(GOAL) Drop every picture and give the entries back exactly.
>> Start
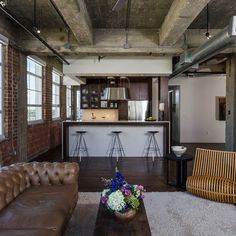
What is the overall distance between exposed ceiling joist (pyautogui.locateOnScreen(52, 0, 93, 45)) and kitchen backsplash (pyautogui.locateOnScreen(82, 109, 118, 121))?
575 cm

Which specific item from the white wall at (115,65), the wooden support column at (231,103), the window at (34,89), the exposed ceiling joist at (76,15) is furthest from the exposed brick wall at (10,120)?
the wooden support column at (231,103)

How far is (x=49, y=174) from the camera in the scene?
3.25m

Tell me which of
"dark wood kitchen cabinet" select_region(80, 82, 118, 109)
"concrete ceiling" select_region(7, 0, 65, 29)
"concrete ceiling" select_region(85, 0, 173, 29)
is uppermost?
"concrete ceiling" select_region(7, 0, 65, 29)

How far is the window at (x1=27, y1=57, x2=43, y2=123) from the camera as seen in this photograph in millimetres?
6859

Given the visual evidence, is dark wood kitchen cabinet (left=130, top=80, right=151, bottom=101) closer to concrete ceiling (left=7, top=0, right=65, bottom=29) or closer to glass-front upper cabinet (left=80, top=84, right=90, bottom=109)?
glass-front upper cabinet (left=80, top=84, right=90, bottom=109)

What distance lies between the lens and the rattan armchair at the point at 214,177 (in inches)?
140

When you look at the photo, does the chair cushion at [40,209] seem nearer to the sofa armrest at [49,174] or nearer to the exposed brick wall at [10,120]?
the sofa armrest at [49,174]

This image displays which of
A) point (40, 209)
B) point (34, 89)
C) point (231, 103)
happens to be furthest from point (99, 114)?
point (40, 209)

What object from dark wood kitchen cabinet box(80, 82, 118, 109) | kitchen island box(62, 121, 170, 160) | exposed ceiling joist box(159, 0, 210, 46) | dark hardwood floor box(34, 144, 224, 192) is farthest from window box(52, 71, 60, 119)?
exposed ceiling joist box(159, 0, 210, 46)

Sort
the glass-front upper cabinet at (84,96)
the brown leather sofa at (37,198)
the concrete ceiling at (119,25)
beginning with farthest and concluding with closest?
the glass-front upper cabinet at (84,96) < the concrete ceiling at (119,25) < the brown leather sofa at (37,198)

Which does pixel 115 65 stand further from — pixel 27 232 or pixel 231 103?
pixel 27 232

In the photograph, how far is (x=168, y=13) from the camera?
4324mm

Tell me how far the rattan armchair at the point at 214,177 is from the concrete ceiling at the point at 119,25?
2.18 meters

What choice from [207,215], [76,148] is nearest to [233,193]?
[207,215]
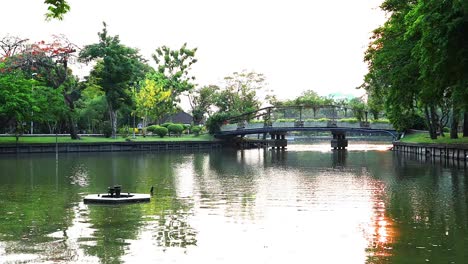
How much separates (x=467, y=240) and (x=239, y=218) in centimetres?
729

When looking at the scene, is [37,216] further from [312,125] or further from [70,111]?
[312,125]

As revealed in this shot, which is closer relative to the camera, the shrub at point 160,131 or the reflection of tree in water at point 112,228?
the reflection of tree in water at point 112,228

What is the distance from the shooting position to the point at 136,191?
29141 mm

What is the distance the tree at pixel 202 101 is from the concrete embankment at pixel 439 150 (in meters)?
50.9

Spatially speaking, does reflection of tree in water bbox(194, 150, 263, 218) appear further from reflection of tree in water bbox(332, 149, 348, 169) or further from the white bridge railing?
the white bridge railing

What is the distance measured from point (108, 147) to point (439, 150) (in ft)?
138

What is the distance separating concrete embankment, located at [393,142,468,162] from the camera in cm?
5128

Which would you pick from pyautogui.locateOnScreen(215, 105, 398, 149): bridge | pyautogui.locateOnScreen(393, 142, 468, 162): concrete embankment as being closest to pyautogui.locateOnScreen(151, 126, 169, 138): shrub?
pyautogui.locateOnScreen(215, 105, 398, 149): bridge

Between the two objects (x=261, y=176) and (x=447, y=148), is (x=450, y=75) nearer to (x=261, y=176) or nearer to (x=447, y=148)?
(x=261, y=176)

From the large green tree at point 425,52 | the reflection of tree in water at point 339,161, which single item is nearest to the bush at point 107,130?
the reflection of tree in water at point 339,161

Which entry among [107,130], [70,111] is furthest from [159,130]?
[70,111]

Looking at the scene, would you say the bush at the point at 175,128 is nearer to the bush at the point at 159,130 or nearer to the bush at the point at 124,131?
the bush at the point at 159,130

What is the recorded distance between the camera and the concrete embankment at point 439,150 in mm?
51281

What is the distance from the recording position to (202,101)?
>> End
(RESPONSE TO THE EXERCISE)
What is the overall distance between exposed ceiling joist (pyautogui.locateOnScreen(52, 0, 93, 45)) and kitchen backsplash (pyautogui.locateOnScreen(82, 109, 118, 121))?
575 cm

Which specific item from the white wall at (115,65), the wooden support column at (231,103), the window at (34,89), the exposed ceiling joist at (76,15) is furthest from the exposed brick wall at (10,120)?
the wooden support column at (231,103)

How far is (x=49, y=174) from the camera in the scene?
3.25m

Tell me which of
"dark wood kitchen cabinet" select_region(80, 82, 118, 109)
"concrete ceiling" select_region(7, 0, 65, 29)
"concrete ceiling" select_region(85, 0, 173, 29)
is uppermost?
"concrete ceiling" select_region(7, 0, 65, 29)

How far is the window at (x1=27, y1=57, x2=43, y2=123) from the camera as seen in this photograph in millimetres?
6859

Given the visual evidence, is dark wood kitchen cabinet (left=130, top=80, right=151, bottom=101) closer to concrete ceiling (left=7, top=0, right=65, bottom=29) or closer to glass-front upper cabinet (left=80, top=84, right=90, bottom=109)?
glass-front upper cabinet (left=80, top=84, right=90, bottom=109)

What distance lies between the lens and the rattan armchair at the point at 214,177 (in inches)?
140

When you look at the photo, does the chair cushion at [40,209] seem nearer to the sofa armrest at [49,174] or nearer to the exposed brick wall at [10,120]?
the sofa armrest at [49,174]

This image displays which of
A) point (40, 209)
B) point (34, 89)
C) point (231, 103)
happens to be furthest from point (99, 114)?
point (40, 209)

What object from dark wood kitchen cabinet box(80, 82, 118, 109) | kitchen island box(62, 121, 170, 160) | exposed ceiling joist box(159, 0, 210, 46) | dark hardwood floor box(34, 144, 224, 192) is farthest from window box(52, 71, 60, 119)?
exposed ceiling joist box(159, 0, 210, 46)

Sort
the glass-front upper cabinet at (84,96)
the brown leather sofa at (37,198)
the concrete ceiling at (119,25)
beginning with farthest and concluding with closest?
the glass-front upper cabinet at (84,96) < the concrete ceiling at (119,25) < the brown leather sofa at (37,198)

Which does pixel 115 65 stand further from — pixel 27 232 or pixel 231 103?
pixel 27 232

In the photograph, how far is (x=168, y=13) from the camera?
4324mm

Tell me how far the rattan armchair at the point at 214,177 is from the concrete ceiling at the point at 119,25?
2.18 meters

What choice from [207,215], [76,148] is nearest to [233,193]?
[207,215]
How much separates (x=467, y=240) and (x=239, y=218) in centimetres?
729

When looking at the scene, is [37,216] further from [312,125] or further from [70,111]?
[312,125]

As revealed in this shot, which is closer relative to the camera, the shrub at point 160,131 or the reflection of tree in water at point 112,228?
the reflection of tree in water at point 112,228

What is the distance from the shooting position to the point at 136,191?
29141 mm

What is the distance the tree at pixel 202 101 is from the concrete embankment at pixel 439 150 (in meters)?
50.9

Spatially speaking, does reflection of tree in water bbox(194, 150, 263, 218) appear further from reflection of tree in water bbox(332, 149, 348, 169) or further from the white bridge railing?
the white bridge railing

What is the distance measured from point (108, 147) to point (439, 150) (in ft)?
138

What is the distance separating concrete embankment, located at [393,142,468,162] from the camera in cm?
5128

Which would you pick from pyautogui.locateOnScreen(215, 105, 398, 149): bridge | pyautogui.locateOnScreen(393, 142, 468, 162): concrete embankment as being closest to pyautogui.locateOnScreen(151, 126, 169, 138): shrub?
pyautogui.locateOnScreen(215, 105, 398, 149): bridge

Between the two objects (x=261, y=176) and (x=447, y=148), is (x=450, y=75) nearer to (x=261, y=176) or nearer to (x=447, y=148)?
(x=261, y=176)

From the large green tree at point 425,52 | the reflection of tree in water at point 339,161, which single item is nearest to the bush at point 107,130?
the reflection of tree in water at point 339,161

Which entry among [107,130], [70,111] is furthest from [159,130]?
[70,111]

Looking at the scene, would you say the bush at the point at 175,128 is nearer to the bush at the point at 159,130 or nearer to the bush at the point at 124,131?
the bush at the point at 159,130

What is the recorded distance between the camera and the concrete embankment at point 439,150 in mm?
51281

What is the distance from the recording position to (202,101)?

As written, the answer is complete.